Oswego Health Vice President of Human Resources Marquand Brown said the agency is proud to help create new educational opportunities for students as they prepare for careers in healthcare.
“Oswego Health is proud to be a partner as we see this as an investment in our community and future,” said Brown. “We hope this experience and opportunity will inspire students to enter the profession and hopefully choose to remain local to provide care.”
The Information Technology program is now completing its third year, and Fulton district junior Madison Clark said the program has been a great opportunity to prepare for her eventual career goal of working at NASA.
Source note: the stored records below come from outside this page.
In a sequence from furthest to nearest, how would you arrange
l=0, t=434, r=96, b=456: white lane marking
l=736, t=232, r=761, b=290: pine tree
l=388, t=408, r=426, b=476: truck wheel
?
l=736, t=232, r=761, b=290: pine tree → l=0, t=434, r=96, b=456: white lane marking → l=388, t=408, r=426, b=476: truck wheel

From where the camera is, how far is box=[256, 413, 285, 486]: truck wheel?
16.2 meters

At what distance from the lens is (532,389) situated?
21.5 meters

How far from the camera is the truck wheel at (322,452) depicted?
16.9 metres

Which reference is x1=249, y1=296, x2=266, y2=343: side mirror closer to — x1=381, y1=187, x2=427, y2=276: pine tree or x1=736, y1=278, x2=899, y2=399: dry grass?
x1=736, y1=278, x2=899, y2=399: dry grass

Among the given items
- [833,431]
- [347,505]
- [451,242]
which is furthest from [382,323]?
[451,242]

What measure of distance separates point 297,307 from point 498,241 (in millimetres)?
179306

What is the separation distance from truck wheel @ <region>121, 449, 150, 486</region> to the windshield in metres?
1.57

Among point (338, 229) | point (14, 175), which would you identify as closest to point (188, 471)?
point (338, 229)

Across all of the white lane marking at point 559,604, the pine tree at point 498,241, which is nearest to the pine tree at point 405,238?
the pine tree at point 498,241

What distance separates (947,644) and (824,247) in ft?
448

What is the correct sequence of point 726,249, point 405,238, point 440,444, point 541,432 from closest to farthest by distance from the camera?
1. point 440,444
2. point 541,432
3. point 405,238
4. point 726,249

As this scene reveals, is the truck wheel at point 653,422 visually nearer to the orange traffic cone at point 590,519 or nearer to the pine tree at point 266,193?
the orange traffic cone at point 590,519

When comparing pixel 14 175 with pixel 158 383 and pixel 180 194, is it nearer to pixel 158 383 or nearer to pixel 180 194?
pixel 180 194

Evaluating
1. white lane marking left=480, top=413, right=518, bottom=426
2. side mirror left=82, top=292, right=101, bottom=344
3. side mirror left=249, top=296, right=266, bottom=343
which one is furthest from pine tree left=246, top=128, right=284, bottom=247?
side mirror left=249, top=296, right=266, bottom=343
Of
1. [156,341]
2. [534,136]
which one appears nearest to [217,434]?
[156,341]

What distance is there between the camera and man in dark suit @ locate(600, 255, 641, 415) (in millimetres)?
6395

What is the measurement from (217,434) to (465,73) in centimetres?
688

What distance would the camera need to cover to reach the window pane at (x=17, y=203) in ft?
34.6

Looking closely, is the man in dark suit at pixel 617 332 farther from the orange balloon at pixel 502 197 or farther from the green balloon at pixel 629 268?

“It’s definitely helped me a lot. It’s completely free — you just have to give your time and your effort. Having the chance to work with the teachers at Cayuga and in the Fulton district has been wonderful,” she said. “It’s an amazing program, anyone who can take it should take it.”
G. Ray Bodley High School Principal Donna Parkhurst said the school is proud to participate in the program and of the partnerships that support ECHS.
“These programs, along with our collaborations with college and workforce partners, have opened a variety of opportunities for our students,” said Parkhurst. “The ECHS experience brings meaning and purpose for meeting the NYS Graduation Requirements. It builds a career pathway starting in 9th grade.”
The Information Technology and Health Sciences programs accept approximately 25 incoming ninth-graders at the start of every academic year. Enrollment is based on several factors, including academic achievement, behavior and attendance. Student applicants will need to interview to enroll and must demonstrate an interest in the program.